** PASSAGE GIVEN **
>> Begin

Mar'lie claimed the job destruction was necessary to overcome the bad debts held by the four banks. When asked by reporters how much credit the banks had extended to the Suharto children, executive director Robby Djohan said: "Everything is still unclear. I might be giving a rash answer if these were disclosed now. Also from a legal aspect, it is not clear if credit figures may be disclosed or not."
The bank mergers and job cuts are in line with the demands of the International Monetary Fund.
Guest workers recently held a rally in Hong Kong to protest against moves to cut the minimum wage by 20 percent, a move that would affect more than 170,000 workers. The minimum wage is already meagre by Hong Kong standards and further cuts will mean financial hardship.
During the rally some 400 workers, mainly Filipino maids, attracted support from onlookers. The protesters placed banners across the road stating: "No to wage cuts. Protect workers rights."

>> End

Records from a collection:
>> Begin

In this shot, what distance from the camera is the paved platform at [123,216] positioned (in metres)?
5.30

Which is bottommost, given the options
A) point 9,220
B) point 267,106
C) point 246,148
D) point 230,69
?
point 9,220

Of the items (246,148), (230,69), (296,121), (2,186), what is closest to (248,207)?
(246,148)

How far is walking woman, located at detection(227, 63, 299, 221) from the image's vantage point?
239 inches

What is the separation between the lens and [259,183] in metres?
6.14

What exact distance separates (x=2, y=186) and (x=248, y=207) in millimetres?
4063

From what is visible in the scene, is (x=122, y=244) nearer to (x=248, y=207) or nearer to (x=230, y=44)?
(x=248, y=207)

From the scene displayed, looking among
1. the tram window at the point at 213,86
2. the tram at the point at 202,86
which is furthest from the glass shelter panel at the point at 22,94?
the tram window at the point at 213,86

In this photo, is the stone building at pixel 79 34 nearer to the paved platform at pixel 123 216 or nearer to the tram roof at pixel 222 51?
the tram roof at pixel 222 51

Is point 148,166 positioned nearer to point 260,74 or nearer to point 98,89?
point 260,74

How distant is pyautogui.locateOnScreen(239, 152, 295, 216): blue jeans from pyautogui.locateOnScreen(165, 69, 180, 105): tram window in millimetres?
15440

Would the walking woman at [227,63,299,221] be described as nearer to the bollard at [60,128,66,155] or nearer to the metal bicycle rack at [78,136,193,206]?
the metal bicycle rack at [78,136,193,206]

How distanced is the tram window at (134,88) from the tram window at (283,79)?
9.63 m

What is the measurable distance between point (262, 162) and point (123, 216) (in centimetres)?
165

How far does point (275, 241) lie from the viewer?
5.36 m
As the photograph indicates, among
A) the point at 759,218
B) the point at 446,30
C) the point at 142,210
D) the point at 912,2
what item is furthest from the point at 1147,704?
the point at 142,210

>> End

** EXERCISE **
Continue the news report on bank job cuts and the Hong Kong minimum wage protest, starting right after its last sentence.

** ANSWER TO THIS PROBLEM **
Delores Balladares, vice president of the United Filipinos, addressed thousands of workers spending their day off in a downtown park. She said foreign workers were being treated as second class citizens and were becoming more vulnerable as recession and unemployment grows in Hong Kong.
Rosalyn Magbanua, 37, of Iloilo, who has been working in Hong Kong for seven months, said she and her farmer husband would not be able to afford tuition for her five children, aged between 5 and 16, if her wages were cut. She also has to repay a loan of 47,000 pesos she borrowed to pay agency and government fees to get a job in Hong Kong.
Hong Kong's Cathay Pacific withdrew from negotiations with Philippines Airlines (PAL) last week, scotching moves for an alliance that PAL hoped would bring an influx of millions of dollars.
Cathay cited irreconcilable differences over management control and valuation of the debt-ridden airline. PAL, Asia's oldest airline, owes some US$2 billion to 9,000 creditors. The breakdown of talks is another nail in PAL's coffin and could lead to more downsizing.
Earlier this year the airline closed down operations for several weeks when ground staff rejected management demands that abolished workers' rights to collective bargaining agreements for the next ten years.
The airline resumed services after the ground staff union (PALEA) forced its members to accept the deal, leading to the destruction of thousands of jobs and the end of bargaining rights. The company also sacked all its pilots.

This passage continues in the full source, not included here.